_TEXT SECTION:_

[BEGIN]

Interiors
Director: Woody Allen. Cast: Geraldine Page, Mary Beth Hurt, Diane Keaton, E.G. Marshall, Sam Waterston,
Kristin Griffith, Maureen Stapleton, Richard Jordan. Screenplay: Woody Allen.
Woody Allen's first attempt at straight-faced chamber drama is not so interesting or accomplished as his
later effort in this vein, 1988's Another Woman. Nonetheless,
Interiors, which received a bevy of award nominations but very little popular enthusiasm when it
was released, is a strong and attention-worthy piece of work. Importing wholesale characters, scenarios,
and visual concepts from two of his most consistent inspirations, Ingmar Bergman and Anton Chekhov, Allen
tells the story of a troubled family, starting with parents played by Geraldine Page and E.G. Marshall.
She is an interior decorator with a history of mental breakdowns; he all but guarantees another of these
episodes when he announces objectively over lunch that he wishes to instigate a trial separation.

[END]

_INFORMATION SUPPLIED:_
[BEGIN]

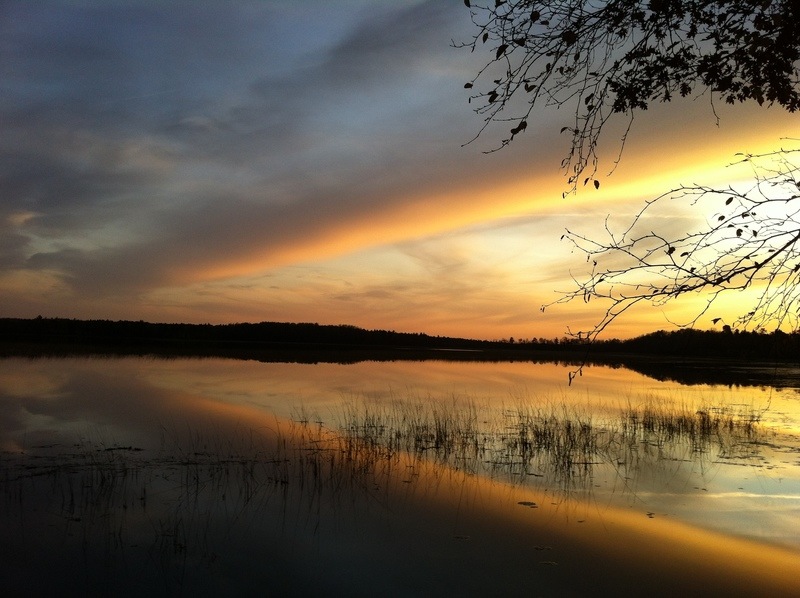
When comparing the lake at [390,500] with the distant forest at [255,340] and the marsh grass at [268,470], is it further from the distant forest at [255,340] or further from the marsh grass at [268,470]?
the distant forest at [255,340]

[END]

_TO-DO LIST:_
1. Reproduce verbatim the passage of the Interiors review from "She is an interior" up to and including "a trial separation.".
2. Resume the review of Interiors with the sentence that would follow its final line.

_SET OF ANSWERS:_
1.
She is an interior decorator with a history of mental breakdowns; he all but guarantees another of these
episodes when he announces objectively over lunch that he wishes to instigate a trial separation.

2.
While Page struggles to understand and accept what her husband tells her, her two older daughters sit at
the table stunned. Renata (Diane Keaton), a successful poet, eventually decides that her mother needs as
much encouragement as possible, so she bolsters her hopes that Marshall will want a reconciliation. Joey
(Mary Beth Hurt), a pragmatist, faults Renata for giving false hope but is rebuked by her mother for not
viewing the prospects for a reunion with sufficient optimism. Joey feels that her valid opinions are not
taken seriously because she has not been as professionally successful as Renata, though Keaton's character
in turn feels that Joey's opinion is of more value to their father than is her own. Both women have
husbands, played by Sam Waterston and Richard Jordan, who see their wives' perspectives but have their own
reasons for wanting to remain as far outside the situation as possible. Making occasional drop-in
appearances within all this tension is Kristin Griffith's Flyn, Renata and Joey's youngest sister. Flyn is
a beautiful TV-movie actress who at first seems to have found happiness by perceiving and appreciating
herself for exactly the mid-level talent that she is. Flyn, however, may not be so contented or stable an
individual as she seems.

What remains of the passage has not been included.